«Constituição» e federalismo
A nossa argumentação contra a chamada Constituição Europeia escora-se no estudo do documento e no processo que a ele trouxe.
Quanto ao processo, o documento deveria ser uma proposta de harmonização dos tratados que têm, desde o de Roma, de uma CEE com 6 Estados-membros, ao de Nice, na UE a 25, formalizado acordos entre-Estados, com base em negociações inter-governamentais (CIG), em condições sempre mutantes, como a evolução do número de membros bastaria para ilustrar.
Foi o mandato da Convenção, cujo presidente, Giscard d’Estaing, dele exorbitando, apresentou um «Projecto de tratado que estabelece uma constituição para a Europa». O projecto, aprovado por duvidoso consenso, foi adoptado pela CIG como documento de trabalho sujeito a retoques, e assim se aprovou o «Tratado que (ibidem)…» .
O processo não terminou com a aprovação no Conselho. Os povos, ou os seus representantes directos, têm de ratificar o que os executivos entre si acordaram. E não faltam exemplos de assim não ter acontecido; na Noruega duas vezes, na Dinamarca, na Irlanda. Pelo que um «não» na França, a que se dá tom catastrófico, teria precedentes e tão-só levaria à necessidade de uma paragem e a rever o processo.
Quanto ao documento, além do «pecado original» giscardiano que não há água benta «democrática» que lave, tem características que justificam clara rejeição: é militarista, neoliberal, federalista.
O militarismo e o neoliberalismo desta Constituição»
Esta dita constituição é militarista porque, na esteira da PESC, criada em Maastricht e reforçada em Amsterdão, se pretende passar da política de segurança comum à política de defesa comum e desta à defesa comum, e contribuir para a indústria militar que se alimenta em conflitos e guerras.
Trata-se esta característica definidora noutro lugar. Fica apenas a referência e a anotação que, como comunistas, só se podia estar contra documento que a tem como seu pilar.
É neo-liberal porque, no caminho iniciado com a CEE, a resposta do capitalismo à necessidade objectiva de negociações e acordos interNAÇÕES passou da união aduaneira ao mercado interno e deste à inserção na globalização capitalista, adoptando a transnacionalidade financeira como inevitável.

++++++++++

> _Exercícios_
a – Reproduza, por favor, o trecho do texto sobre a Constituição Europeia começando em "Quanto ao processo, o" e terminando em "bastaria para ilustrar.".
b – Transcreva as linhas da listagem começando na linha que contém "As pictured in" e terminando no fim da listagem, ambas incluídas.
O texto sobre a Constituição Europeia e a listagem são materiais independentes entre si.

> _Registos de uma fonte de dados_
++++++++++

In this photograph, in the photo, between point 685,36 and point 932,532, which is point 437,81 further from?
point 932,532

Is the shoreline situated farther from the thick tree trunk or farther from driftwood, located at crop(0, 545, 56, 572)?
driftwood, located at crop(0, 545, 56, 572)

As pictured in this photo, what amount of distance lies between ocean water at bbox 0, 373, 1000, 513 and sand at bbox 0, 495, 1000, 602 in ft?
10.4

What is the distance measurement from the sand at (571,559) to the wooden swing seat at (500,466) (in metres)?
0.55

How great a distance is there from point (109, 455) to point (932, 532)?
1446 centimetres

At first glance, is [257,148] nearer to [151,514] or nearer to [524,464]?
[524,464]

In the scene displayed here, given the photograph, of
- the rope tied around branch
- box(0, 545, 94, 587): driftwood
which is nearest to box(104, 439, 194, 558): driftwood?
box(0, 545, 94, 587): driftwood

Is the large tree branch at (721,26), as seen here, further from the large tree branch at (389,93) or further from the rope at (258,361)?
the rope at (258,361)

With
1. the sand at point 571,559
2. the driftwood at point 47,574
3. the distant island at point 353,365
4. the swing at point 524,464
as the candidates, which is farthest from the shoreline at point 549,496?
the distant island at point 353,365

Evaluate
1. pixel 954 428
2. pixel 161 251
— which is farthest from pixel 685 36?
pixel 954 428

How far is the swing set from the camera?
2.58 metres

++++++++++

> _Respostas_
a –
Quanto ao processo, o documento deveria ser uma proposta de harmonização dos tratados que têm, desde o de Roma, de uma CEE com 6 Estados-membros, ao de Nice, na UE a 25, formalizado acordos entre-Estados, com base em negociações inter-governamentais (CIG), em condições sempre mutantes, como a evolução do número de membros bastaria para ilustrar.

b –
As pictured in this photo, what amount of distance lies between ocean water at bbox 0, 373, 1000, 513 and sand at bbox 0, 495, 1000, 602 in ft?
10.4

What is the distance measurement from the sand at (571,559) to the wooden swing seat at (500,466) (in metres)?
0.55

How great a distance is there from point (109, 455) to point (932, 532)?
1446 centimetres

At first glance, is [257,148] nearer to [151,514] or nearer to [524,464]?
[524,464]

In the scene displayed here, given the photograph, of
- the rope tied around branch
- box(0, 545, 94, 587): driftwood
which is nearest to box(104, 439, 194, 558): driftwood?
box(0, 545, 94, 587): driftwood

Is the large tree branch at (721,26), as seen here, further from the large tree branch at (389,93) or further from the rope at (258,361)?
the rope at (258,361)

With
1. the sand at point 571,559
2. the driftwood at point 47,574
3. the distant island at point 353,365
4. the swing at point 524,464
as the candidates, which is farthest from the shoreline at point 549,496?
the distant island at point 353,365

Evaluate
1. pixel 954 428
2. pixel 161 251
— which is farthest from pixel 685 36?
pixel 954 428

How far is the swing set from the camera?
2.58 metres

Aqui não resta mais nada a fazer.